The request → Only the lines from the line holding "In looking at" to the last line should be output, each exactly as given.

Dataset content →
------------------------------------------------------------

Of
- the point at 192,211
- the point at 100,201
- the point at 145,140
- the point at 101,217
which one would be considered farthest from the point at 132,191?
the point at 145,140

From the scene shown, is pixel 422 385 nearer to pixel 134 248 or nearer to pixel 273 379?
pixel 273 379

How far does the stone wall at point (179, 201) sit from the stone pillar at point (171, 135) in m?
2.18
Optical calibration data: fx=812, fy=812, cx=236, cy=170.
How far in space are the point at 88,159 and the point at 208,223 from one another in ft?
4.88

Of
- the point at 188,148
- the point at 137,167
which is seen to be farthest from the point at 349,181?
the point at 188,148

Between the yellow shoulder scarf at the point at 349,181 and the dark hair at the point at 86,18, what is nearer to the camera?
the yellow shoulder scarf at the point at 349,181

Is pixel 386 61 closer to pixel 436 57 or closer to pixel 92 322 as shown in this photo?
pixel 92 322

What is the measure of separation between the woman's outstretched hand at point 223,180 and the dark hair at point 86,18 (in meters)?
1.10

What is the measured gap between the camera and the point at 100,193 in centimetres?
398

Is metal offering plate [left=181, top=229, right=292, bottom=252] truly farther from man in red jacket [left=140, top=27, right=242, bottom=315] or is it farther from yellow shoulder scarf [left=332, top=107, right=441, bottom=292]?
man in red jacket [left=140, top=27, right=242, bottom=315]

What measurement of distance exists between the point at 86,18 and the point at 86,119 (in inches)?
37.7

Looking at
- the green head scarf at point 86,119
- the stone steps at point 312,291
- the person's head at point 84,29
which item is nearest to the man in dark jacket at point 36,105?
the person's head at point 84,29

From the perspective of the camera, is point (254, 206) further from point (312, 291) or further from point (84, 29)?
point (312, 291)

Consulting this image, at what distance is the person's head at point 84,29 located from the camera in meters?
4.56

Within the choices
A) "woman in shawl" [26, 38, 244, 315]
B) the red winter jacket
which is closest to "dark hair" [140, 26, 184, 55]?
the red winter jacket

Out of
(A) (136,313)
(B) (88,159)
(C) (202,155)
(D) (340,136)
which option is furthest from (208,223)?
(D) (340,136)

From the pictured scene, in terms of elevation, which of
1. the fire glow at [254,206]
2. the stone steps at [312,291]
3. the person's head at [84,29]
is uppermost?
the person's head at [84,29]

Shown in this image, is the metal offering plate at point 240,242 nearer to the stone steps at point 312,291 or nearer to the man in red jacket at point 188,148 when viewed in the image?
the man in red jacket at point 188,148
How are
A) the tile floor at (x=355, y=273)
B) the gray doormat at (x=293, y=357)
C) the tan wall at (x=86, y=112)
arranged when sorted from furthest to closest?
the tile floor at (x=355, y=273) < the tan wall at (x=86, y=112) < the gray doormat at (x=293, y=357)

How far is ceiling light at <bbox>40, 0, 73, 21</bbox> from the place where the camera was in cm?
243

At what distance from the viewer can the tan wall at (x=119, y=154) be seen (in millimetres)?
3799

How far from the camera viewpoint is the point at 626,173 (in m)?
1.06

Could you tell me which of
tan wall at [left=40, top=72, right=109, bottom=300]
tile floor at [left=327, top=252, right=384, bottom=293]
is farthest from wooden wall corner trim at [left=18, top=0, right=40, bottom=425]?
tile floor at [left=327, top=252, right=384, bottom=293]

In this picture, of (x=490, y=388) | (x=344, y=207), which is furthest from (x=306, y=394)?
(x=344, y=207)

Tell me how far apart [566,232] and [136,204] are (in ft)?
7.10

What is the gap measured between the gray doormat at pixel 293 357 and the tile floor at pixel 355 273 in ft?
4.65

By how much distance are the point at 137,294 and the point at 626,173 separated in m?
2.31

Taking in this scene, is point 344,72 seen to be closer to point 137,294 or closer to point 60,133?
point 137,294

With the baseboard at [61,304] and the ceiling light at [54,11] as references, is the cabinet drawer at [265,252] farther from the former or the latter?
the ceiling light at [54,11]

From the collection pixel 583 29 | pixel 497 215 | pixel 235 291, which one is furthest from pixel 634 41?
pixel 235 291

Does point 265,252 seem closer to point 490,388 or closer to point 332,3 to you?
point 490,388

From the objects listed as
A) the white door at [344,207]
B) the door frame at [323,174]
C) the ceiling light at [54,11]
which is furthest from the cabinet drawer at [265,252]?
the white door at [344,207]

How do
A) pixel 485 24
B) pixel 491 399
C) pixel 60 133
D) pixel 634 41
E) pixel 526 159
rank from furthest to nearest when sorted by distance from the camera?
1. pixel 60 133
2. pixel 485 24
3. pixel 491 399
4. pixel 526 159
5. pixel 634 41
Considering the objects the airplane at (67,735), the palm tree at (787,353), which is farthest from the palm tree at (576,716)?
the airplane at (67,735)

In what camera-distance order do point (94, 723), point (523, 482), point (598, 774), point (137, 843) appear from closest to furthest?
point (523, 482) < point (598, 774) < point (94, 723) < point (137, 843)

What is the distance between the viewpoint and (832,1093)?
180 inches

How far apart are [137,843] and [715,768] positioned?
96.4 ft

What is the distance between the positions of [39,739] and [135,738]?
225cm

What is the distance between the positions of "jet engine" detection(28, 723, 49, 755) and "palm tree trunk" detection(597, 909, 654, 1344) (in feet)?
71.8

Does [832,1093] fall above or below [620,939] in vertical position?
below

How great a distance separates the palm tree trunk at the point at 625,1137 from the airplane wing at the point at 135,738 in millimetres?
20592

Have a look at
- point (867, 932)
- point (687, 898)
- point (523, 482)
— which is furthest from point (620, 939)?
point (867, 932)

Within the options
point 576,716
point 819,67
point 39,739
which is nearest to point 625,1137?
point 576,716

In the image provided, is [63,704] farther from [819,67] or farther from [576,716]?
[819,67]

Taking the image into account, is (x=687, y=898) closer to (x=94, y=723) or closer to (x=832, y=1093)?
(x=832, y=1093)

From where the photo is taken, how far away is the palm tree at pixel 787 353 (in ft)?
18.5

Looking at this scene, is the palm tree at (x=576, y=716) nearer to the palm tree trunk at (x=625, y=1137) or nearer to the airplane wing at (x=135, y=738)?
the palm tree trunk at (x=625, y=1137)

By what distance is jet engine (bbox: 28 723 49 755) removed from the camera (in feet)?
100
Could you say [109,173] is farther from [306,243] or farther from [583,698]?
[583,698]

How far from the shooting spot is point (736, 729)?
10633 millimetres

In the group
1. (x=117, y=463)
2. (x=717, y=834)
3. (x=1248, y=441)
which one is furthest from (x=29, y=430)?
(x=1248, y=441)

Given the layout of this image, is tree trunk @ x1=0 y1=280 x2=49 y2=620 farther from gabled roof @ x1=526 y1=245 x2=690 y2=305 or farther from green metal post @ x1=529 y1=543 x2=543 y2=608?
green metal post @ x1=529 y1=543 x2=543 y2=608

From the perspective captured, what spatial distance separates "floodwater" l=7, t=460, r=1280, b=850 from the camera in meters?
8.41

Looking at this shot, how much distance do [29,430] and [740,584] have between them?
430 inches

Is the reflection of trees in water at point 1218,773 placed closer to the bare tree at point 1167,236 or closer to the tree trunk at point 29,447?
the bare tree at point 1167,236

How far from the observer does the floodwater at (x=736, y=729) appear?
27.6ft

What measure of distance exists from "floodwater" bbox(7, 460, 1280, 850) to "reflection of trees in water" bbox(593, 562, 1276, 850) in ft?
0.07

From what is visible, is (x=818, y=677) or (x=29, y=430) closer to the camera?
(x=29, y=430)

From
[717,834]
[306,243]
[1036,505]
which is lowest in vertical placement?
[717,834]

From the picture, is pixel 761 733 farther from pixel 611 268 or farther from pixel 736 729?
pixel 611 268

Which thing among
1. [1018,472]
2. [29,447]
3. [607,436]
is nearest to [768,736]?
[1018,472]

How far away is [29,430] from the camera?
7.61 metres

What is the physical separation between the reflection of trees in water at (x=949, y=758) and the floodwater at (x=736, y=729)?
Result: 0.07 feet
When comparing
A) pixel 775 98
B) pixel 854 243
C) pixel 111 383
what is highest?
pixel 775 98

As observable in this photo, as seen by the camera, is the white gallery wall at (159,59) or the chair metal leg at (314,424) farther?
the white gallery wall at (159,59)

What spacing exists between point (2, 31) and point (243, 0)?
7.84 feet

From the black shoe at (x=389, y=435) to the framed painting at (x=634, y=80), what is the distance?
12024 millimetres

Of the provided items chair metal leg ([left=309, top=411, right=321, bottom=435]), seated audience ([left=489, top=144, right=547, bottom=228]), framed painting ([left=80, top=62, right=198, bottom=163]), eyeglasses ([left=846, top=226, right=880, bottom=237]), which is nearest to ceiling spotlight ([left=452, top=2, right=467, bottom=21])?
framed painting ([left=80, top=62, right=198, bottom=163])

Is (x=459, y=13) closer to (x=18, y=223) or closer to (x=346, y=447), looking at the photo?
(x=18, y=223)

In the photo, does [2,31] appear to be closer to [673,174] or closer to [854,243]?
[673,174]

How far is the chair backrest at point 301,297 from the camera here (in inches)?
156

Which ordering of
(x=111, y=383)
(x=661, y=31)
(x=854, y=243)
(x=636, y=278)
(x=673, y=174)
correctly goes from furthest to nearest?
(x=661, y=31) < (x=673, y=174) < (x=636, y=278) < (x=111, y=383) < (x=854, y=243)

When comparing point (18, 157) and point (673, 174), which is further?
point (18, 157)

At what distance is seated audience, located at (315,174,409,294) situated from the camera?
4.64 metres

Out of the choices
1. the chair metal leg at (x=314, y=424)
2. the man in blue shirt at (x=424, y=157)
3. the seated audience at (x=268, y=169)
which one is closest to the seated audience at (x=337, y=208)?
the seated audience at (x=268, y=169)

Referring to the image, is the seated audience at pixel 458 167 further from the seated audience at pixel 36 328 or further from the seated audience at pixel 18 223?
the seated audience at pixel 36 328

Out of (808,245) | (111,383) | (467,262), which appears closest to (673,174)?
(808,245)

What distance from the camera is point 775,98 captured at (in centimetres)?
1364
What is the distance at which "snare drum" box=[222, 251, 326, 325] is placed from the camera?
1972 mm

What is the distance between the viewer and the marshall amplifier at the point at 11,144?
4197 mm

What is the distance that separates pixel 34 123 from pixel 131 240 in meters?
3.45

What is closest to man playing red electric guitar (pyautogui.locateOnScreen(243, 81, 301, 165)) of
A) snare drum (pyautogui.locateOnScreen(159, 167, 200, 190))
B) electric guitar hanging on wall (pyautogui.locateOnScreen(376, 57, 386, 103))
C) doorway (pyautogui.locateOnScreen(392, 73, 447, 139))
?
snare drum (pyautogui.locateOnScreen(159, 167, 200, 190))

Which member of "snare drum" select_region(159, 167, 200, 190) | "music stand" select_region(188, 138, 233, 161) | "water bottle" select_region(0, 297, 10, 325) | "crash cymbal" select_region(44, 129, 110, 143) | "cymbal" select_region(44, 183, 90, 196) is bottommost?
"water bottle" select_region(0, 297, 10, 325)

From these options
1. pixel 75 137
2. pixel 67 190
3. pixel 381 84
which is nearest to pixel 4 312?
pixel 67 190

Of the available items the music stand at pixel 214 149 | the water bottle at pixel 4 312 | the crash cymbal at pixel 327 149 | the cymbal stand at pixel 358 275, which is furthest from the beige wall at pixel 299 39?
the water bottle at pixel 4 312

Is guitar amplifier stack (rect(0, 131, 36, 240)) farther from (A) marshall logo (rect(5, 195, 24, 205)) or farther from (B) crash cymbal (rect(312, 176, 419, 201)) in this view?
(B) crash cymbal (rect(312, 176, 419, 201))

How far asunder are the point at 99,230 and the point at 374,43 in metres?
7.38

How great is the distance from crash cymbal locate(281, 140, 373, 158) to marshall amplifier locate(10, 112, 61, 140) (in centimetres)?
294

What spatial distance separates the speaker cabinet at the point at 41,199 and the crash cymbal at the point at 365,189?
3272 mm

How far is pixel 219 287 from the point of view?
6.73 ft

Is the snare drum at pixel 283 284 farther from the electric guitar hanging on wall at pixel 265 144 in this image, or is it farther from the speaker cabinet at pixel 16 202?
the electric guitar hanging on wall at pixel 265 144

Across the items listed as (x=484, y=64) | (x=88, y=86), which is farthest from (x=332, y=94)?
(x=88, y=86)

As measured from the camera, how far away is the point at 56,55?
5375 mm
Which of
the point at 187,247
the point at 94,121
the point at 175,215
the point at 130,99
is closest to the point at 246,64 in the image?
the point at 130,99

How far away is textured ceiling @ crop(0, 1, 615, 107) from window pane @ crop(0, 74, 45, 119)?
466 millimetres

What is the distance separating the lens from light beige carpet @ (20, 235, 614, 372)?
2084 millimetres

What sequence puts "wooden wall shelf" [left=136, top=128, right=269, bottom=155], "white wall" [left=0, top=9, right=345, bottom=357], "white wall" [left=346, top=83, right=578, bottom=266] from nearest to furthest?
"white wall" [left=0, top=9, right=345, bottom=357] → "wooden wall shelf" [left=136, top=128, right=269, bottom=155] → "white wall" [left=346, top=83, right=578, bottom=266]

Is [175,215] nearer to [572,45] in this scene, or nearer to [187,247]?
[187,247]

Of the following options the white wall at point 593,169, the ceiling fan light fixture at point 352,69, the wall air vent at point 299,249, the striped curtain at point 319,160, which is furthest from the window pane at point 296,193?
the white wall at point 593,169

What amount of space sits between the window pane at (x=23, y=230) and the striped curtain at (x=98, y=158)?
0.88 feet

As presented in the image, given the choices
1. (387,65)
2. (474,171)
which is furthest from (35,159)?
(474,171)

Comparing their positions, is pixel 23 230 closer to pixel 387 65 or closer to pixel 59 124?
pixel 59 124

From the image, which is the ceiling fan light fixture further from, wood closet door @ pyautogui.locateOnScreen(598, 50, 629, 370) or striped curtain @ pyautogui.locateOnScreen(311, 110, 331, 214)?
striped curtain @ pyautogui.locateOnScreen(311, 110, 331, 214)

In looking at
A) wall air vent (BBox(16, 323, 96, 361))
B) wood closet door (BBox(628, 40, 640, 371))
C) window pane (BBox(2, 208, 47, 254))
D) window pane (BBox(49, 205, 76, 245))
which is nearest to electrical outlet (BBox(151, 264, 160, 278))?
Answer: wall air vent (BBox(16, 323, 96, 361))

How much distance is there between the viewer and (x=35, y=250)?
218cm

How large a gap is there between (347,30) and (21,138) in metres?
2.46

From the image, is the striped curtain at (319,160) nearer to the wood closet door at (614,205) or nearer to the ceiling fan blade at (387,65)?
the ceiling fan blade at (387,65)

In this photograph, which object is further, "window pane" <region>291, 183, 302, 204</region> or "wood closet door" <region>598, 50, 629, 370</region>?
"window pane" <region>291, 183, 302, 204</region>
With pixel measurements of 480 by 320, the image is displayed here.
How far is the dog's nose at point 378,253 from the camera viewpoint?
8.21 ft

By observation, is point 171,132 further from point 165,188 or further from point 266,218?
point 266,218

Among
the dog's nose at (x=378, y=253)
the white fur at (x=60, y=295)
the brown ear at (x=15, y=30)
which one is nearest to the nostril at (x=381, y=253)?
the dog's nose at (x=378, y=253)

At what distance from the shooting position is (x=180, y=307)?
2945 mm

------------------------------------------------------------

Problem solution →
In looking at
A) wall air vent (BBox(16, 323, 96, 361))
B) wood closet door (BBox(628, 40, 640, 371))
C) window pane (BBox(2, 208, 47, 254))
D) window pane (BBox(49, 205, 76, 245))
which is nearest to electrical outlet (BBox(151, 264, 160, 278))?
Answer: wall air vent (BBox(16, 323, 96, 361))

How much distance is there between the viewer and (x=35, y=250)?
218cm

How large a gap is there between (347,30) and (21,138) in metres?
2.46

From the image, is the striped curtain at (319,160) nearer to the wood closet door at (614,205) or nearer to the ceiling fan blade at (387,65)?
the ceiling fan blade at (387,65)

In this photograph, which object is further, "window pane" <region>291, 183, 302, 204</region> or "wood closet door" <region>598, 50, 629, 370</region>?
"window pane" <region>291, 183, 302, 204</region>
With pixel measurements of 480 by 320, the image is displayed here.
How far is the dog's nose at point 378,253 from the camera viewpoint?
8.21 ft

By observation, is point 171,132 further from point 165,188 or further from point 266,218?
point 266,218

Among
the dog's nose at (x=378, y=253)
the white fur at (x=60, y=295)
the brown ear at (x=15, y=30)
which one is nearest to the nostril at (x=381, y=253)?
the dog's nose at (x=378, y=253)

At what distance from the shooting position is (x=180, y=307)?
2945 mm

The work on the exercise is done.